I haven't seen so many people with such wide smiles for a very long time.
A mother, father, young daughter and younger son all hug.
A teenager in a smart suit pumps the air, almost in time with the music. Another plays air guitar using Newt's latest poster with its slogan "Unleash the American people".
Newt Gingrich's supporters have a lot to celebrate. This was a big victory, external in a state that since 1980 has always picked the eventual winner of the Republican race. But that is simply a historical fact, not a prediction, let alone an iron law.
The story of the Republican race for months has been the search for an anti-Mitt, a non-Romney, a single candidate who conservatives could unite around.
It is now possible, but by no means inevitable, that Gingrich has the momentum to become that candidate. Certainly he has burst Mitt's bubble, punctured the sense that he is the inevitable winner.
Some question whether Gingrich has the money to go the course. Others say he doesn't have the organisation to win in other states. A bigger question might be whether he has the discipline not to self-destruct.
After he was introduced with great fanfare at the victory party, he didn't appear. Indeed, the hot but happy crowd was made to wait 20 minutes and listen to a sound track twice before he did come on.
It's a small thing, but less than impressive.
His victory speech was a rambling rehash of his main themes with little sense of the occasion.
This is why Newt is the anti-Mitt, in more ways than just a main opponent. Whereas Romney is a bit grey, a bit obvious, rather safe, Newt is dangerous, unpredictable, a candidate who might soar, or might crash and burn. You watch fascinated, never quite knowing which it will be.

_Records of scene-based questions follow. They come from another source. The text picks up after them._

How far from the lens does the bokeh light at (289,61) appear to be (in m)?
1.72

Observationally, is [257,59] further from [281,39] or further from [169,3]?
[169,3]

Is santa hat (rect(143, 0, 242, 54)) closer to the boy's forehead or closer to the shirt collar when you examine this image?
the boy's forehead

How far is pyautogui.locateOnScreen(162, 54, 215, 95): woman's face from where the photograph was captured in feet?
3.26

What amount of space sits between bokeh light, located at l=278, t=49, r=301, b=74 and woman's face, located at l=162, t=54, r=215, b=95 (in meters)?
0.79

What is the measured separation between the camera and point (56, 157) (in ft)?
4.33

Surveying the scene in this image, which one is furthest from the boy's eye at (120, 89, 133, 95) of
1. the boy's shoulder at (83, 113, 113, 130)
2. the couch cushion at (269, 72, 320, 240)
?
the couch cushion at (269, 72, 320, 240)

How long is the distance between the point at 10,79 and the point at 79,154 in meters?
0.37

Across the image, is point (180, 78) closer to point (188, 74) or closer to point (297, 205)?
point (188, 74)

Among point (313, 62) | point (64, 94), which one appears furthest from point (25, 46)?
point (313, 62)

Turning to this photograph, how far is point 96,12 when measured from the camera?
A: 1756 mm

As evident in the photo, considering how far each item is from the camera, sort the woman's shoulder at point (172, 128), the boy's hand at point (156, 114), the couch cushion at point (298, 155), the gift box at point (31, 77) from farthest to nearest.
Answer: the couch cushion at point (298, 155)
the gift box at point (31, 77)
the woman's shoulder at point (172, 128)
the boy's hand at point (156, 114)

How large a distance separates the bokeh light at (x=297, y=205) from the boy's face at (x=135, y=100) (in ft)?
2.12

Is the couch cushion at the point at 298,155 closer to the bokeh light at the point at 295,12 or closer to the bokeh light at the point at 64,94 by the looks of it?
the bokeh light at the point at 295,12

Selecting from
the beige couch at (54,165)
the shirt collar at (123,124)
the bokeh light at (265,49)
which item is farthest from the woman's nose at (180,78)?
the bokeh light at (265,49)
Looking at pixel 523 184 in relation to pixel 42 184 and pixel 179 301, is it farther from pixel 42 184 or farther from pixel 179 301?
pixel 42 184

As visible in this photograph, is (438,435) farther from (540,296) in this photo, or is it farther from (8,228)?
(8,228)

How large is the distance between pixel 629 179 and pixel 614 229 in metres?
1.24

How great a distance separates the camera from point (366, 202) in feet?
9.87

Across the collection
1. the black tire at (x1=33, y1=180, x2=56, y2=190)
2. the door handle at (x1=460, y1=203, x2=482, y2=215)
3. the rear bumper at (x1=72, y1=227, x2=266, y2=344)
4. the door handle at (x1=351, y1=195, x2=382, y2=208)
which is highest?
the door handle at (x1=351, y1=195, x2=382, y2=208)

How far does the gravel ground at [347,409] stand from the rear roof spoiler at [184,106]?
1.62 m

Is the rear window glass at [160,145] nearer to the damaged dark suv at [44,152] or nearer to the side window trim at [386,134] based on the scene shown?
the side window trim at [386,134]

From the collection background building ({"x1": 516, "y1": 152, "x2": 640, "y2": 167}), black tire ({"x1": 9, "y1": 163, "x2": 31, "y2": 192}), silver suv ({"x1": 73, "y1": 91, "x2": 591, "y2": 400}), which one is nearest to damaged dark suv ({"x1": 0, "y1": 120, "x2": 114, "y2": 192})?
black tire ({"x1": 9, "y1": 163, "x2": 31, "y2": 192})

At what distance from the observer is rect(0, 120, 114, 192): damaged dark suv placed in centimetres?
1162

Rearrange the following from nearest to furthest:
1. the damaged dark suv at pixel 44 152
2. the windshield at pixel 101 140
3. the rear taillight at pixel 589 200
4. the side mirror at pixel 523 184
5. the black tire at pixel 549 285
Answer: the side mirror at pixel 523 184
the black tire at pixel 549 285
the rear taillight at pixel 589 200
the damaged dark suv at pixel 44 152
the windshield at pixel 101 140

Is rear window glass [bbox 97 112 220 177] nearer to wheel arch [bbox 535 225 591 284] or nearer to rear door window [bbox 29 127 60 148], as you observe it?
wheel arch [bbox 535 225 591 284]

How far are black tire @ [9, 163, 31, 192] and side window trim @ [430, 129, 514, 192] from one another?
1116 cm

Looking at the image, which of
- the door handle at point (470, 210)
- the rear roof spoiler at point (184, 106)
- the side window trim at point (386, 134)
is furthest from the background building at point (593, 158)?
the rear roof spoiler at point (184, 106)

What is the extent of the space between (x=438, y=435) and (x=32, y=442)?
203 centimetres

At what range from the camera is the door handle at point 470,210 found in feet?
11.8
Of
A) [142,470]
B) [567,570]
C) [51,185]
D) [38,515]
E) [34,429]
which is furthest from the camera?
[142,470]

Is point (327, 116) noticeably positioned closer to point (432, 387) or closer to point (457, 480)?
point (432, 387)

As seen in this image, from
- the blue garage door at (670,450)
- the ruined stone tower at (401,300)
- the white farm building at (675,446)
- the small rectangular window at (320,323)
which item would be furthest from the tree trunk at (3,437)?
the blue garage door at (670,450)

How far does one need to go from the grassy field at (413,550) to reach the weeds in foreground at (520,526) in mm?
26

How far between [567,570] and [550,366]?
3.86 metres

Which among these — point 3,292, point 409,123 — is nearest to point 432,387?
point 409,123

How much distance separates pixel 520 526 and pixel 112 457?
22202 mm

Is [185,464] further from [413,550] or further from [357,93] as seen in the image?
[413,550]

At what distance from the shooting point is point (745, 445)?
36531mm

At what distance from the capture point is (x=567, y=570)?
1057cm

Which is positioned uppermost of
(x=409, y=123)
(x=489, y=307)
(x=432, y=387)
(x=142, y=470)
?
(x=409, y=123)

His triumph will almost certainly mean that this race lasts longer. If Romney had won here his victory would have been all but in the bag.

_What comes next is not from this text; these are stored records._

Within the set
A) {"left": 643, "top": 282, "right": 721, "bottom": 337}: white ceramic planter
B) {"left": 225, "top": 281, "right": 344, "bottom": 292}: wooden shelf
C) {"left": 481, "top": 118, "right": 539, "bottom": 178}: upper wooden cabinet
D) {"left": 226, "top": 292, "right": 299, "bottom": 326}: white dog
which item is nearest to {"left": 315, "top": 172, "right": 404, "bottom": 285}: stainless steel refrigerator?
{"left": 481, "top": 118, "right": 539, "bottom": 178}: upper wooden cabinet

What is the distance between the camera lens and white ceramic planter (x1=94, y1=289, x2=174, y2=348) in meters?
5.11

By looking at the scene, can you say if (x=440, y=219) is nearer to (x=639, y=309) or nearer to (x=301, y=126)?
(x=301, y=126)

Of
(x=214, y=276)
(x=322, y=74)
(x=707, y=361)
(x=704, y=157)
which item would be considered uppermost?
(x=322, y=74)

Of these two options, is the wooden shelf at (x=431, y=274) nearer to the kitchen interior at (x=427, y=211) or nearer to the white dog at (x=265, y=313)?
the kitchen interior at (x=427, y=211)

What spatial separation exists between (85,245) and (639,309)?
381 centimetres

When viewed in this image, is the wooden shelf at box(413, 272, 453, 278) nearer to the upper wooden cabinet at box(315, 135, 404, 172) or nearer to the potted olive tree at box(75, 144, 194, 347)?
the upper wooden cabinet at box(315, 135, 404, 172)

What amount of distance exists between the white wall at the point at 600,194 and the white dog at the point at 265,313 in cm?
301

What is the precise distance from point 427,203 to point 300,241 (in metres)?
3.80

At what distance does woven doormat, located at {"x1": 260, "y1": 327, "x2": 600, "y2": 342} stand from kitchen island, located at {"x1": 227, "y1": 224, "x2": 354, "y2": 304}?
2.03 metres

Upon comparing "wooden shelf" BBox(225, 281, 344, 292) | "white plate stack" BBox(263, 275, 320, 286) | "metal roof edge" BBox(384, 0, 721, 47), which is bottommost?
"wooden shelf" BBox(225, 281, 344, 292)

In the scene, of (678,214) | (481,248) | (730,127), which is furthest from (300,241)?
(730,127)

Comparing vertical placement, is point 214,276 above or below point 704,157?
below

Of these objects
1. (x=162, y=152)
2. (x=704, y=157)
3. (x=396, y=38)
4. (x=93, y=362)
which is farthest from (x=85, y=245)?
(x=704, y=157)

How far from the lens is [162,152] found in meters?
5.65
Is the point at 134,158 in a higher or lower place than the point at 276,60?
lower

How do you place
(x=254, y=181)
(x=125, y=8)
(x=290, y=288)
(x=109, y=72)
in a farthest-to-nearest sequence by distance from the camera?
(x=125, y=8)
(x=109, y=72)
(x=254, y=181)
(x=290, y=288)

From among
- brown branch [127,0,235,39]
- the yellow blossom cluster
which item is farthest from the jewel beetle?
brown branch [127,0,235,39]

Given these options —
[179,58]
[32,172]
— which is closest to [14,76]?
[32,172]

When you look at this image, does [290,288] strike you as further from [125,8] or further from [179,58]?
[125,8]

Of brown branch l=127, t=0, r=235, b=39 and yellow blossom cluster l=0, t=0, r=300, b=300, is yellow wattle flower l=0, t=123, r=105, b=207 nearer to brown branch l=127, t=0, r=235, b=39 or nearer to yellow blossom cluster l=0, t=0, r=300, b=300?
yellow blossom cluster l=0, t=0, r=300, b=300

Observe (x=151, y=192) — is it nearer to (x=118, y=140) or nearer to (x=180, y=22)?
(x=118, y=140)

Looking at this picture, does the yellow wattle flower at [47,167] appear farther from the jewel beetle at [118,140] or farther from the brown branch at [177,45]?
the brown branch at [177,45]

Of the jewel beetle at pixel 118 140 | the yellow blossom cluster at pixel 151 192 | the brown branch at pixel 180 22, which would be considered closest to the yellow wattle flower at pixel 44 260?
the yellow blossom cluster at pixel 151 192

But it also means the race will get nastier. Republican opponents have already accused Gingrich of being grandiose, egotistic and unable to stick with a plan or work with others.
Mitt Romney used his speech to paint Gingrich as a dangerous, un-American enemy of free enterprise, with no experience of running a state or a business, of "using the weapons of the left".
It is part a way of scaring him off attacking Romney's business record at Bain Capital., external
It is also an indication that - as the contest moves to Florida, external - these two will be at each other like snapping gators in the swamp lands.